# USCutter LaserPoint Vinyl Cutter w/ CONTOUR CUTTING (Us Cutter) Vs GCC 24 Ex



## benedettij (Jul 12, 2010)

Hi 

I need to buy an extra plotter,for my T-shirts project.

Which could be a better choice?

in terms of durability and cut quality....?

I would like to buy the Pcut by the laser tool, but I have to think about durability of the machine.

What do you think ?

Best Regards
The Tourenwagen


----------



## royster13 (Aug 14, 2007)

I have only owned an Expert 24 (and for only a few months) so I can only comment on it.....It has been a great machine so far....And a new model Expert 24LX will be out shortly....It has contour cutting and a flat bed....There is lots of comments about both machines in the archives here.....Or you can read more at the US Cutter forum or Tbiz101 forum....


----------



## Nick Horvath (Feb 26, 2010)

I would go with the Expert 24 for ease of setup, and ability to send directy from Corel or AI.
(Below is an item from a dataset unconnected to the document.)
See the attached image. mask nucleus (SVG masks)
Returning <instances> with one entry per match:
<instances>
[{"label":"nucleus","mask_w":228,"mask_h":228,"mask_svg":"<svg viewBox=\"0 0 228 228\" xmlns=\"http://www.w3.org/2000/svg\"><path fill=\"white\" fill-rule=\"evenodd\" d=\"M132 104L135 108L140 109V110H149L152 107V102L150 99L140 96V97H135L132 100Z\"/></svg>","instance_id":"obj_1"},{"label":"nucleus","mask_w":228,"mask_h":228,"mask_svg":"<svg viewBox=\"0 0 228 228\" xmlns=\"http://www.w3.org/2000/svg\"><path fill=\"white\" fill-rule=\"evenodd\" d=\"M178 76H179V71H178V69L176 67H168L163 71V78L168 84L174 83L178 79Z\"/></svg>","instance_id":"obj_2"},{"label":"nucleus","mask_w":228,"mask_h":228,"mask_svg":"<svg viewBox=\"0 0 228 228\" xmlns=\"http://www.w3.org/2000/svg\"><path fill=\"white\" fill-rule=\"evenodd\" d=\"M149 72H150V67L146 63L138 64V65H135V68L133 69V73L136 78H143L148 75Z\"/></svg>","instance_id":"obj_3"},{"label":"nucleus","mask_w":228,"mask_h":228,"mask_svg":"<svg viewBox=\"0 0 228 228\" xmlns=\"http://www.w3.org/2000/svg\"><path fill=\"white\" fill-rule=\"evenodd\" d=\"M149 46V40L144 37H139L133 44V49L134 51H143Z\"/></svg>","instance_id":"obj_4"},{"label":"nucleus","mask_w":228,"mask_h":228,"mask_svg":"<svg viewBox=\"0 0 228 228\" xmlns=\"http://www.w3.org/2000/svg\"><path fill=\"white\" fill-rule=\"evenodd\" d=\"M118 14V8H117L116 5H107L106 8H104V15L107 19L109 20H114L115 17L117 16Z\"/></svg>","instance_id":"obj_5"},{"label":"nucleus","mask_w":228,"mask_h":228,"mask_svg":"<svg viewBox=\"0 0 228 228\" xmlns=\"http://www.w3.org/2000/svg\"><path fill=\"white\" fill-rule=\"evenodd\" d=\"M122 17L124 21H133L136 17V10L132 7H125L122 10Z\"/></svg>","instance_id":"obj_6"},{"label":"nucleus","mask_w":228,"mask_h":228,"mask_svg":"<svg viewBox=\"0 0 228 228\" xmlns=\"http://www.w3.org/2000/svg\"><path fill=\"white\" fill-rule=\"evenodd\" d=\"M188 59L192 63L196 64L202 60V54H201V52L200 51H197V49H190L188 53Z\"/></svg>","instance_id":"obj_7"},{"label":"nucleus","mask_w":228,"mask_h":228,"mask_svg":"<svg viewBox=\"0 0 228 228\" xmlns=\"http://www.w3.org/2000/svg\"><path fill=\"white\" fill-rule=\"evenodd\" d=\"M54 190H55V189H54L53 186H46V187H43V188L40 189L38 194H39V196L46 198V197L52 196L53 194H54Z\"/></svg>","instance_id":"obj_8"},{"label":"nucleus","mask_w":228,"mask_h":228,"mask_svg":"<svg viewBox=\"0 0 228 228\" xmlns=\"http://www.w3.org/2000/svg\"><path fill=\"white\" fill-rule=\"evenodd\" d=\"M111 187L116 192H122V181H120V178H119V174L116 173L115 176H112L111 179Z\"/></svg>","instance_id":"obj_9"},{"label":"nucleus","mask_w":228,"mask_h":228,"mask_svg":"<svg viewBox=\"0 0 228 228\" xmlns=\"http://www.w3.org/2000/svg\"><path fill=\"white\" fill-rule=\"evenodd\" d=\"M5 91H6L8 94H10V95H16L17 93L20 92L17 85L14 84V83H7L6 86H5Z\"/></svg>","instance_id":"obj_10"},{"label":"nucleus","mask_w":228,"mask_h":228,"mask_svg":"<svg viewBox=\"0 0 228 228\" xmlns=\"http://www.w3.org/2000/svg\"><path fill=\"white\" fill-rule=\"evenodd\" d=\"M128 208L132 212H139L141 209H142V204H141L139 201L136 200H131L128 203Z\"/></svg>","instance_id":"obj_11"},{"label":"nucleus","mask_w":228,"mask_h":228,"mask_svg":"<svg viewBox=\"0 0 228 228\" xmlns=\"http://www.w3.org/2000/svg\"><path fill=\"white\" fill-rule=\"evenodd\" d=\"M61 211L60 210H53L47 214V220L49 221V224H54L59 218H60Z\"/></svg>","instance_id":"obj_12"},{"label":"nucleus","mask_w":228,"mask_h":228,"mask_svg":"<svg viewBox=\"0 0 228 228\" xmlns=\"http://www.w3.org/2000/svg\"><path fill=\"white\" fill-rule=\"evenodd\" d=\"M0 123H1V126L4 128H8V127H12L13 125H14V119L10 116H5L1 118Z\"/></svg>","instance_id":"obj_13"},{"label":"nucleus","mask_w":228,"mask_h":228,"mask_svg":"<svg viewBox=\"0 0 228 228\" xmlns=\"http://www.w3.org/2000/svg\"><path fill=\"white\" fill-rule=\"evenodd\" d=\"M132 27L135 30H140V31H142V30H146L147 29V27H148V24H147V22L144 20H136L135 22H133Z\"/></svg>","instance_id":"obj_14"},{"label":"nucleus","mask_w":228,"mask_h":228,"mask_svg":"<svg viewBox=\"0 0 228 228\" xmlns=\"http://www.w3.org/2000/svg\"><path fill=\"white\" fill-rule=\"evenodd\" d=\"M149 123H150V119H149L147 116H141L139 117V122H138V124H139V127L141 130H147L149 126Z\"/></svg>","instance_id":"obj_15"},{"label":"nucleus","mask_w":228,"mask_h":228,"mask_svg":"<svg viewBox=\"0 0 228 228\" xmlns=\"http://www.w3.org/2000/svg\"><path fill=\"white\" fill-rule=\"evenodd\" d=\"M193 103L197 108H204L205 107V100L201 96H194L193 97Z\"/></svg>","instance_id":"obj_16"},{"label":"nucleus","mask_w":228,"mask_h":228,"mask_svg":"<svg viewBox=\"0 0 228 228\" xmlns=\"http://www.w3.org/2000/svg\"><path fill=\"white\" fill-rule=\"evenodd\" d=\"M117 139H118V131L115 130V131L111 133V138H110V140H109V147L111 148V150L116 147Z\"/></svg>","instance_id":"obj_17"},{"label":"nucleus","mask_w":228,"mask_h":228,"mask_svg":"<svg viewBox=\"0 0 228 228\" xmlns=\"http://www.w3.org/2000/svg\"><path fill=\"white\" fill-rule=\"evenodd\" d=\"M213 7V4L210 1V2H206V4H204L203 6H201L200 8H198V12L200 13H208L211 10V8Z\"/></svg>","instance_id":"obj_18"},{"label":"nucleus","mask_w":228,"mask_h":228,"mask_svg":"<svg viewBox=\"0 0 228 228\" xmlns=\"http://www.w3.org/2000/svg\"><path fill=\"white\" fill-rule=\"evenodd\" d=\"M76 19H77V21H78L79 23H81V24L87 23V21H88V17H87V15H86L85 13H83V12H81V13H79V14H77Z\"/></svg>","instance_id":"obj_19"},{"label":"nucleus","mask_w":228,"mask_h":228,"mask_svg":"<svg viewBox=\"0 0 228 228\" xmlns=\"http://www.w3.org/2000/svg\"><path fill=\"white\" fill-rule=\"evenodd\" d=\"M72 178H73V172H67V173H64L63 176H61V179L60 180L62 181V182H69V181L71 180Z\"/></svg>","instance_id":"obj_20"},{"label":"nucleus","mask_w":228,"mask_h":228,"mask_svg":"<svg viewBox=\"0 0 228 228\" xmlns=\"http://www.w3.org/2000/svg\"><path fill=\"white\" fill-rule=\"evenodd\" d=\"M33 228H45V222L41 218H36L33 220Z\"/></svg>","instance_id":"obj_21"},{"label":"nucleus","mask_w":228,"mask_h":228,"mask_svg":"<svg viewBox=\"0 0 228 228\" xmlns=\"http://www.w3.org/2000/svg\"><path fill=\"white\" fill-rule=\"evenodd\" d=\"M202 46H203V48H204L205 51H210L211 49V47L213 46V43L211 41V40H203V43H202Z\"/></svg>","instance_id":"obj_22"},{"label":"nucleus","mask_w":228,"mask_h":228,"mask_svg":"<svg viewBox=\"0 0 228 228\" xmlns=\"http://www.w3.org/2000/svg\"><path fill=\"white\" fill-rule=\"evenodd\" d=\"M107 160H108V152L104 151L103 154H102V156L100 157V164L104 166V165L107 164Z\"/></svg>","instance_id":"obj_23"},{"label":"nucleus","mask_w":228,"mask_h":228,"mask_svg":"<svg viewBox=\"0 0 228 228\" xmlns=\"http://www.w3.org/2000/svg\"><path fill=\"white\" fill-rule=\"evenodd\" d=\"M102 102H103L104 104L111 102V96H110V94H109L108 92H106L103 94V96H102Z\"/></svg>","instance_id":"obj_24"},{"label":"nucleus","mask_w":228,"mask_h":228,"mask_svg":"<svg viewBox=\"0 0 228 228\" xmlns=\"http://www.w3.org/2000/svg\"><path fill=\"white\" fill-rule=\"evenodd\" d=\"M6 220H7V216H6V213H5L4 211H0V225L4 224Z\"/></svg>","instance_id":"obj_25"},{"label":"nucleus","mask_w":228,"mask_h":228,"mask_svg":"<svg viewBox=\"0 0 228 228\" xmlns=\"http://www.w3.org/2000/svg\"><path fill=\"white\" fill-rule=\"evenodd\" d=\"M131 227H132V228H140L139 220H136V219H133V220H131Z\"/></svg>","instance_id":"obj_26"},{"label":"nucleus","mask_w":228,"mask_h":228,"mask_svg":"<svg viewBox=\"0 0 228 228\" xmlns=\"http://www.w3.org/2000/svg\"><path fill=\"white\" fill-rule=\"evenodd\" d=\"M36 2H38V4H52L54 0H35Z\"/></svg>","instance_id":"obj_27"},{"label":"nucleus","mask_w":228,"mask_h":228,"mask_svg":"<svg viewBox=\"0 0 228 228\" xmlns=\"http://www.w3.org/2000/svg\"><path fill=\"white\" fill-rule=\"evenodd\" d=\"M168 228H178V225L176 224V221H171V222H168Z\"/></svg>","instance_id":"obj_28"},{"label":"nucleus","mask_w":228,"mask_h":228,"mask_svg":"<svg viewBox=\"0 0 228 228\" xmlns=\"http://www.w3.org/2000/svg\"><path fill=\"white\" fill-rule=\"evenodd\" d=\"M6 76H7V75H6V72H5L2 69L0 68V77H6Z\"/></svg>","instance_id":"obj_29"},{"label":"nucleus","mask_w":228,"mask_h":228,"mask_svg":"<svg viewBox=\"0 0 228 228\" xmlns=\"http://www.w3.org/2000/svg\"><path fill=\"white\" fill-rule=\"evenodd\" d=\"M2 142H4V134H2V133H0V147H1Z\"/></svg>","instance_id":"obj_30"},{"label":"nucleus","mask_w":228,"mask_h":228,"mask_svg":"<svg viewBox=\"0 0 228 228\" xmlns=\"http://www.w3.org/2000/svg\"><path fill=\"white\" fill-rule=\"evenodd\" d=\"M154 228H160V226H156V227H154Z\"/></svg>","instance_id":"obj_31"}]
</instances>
Both have their supporters, though.


----------



## royster13 (Aug 14, 2007)

No replacement parts


----------



## nanc512 (Mar 17, 2006)

Hey Royster: That's my post you linked to. lol I have a broken part and they don't know when they are getting them in. I am using it, because turning the screw actually keeps the pieces together. I am going to glue it tonight and let it sit all night. I am also buying a second cutter this week. I am looking at a GCC Expert, but I need to figure out the process to get the designs/text to the cutter, since I don't use Corel, at this point.

Nanc


----------